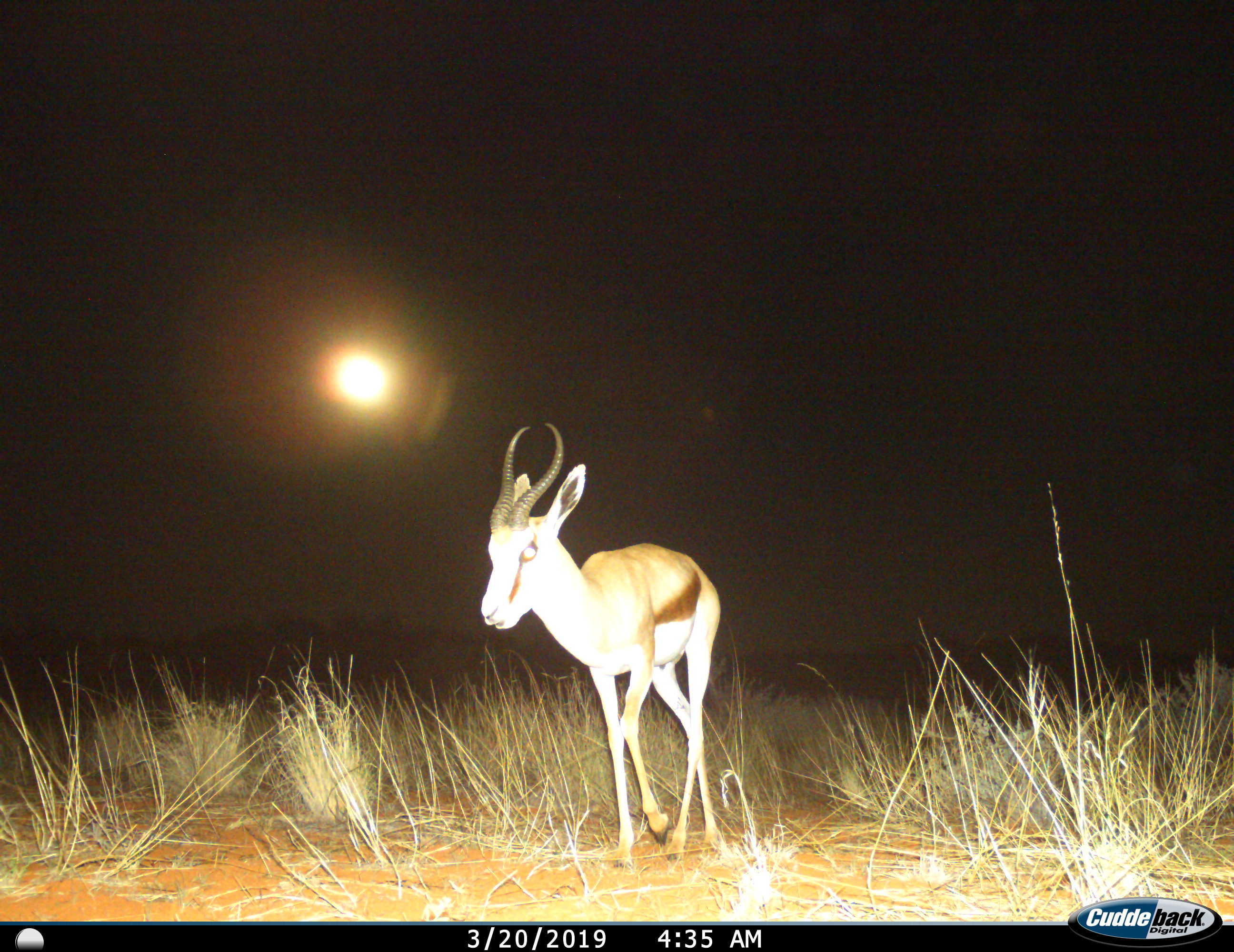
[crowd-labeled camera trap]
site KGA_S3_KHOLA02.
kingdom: Animalia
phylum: Chordata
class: Mammalia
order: Artiodactyla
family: Bovidae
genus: Antidorcas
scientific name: Antidorcas marsupialis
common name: springbok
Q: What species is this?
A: Springbok (Antidorcas marsupialis).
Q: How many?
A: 1.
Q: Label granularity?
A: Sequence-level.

-- -- --

Output only the lines running from the line with "Q: What species is this?" through the final line of the data, inclusive.

- Task response:
Q: What species is this?
A: Springbok (Antidorcas marsupialis).
Q: How many?
A: 1.
Q: Label granularity?
A: Sequence-level.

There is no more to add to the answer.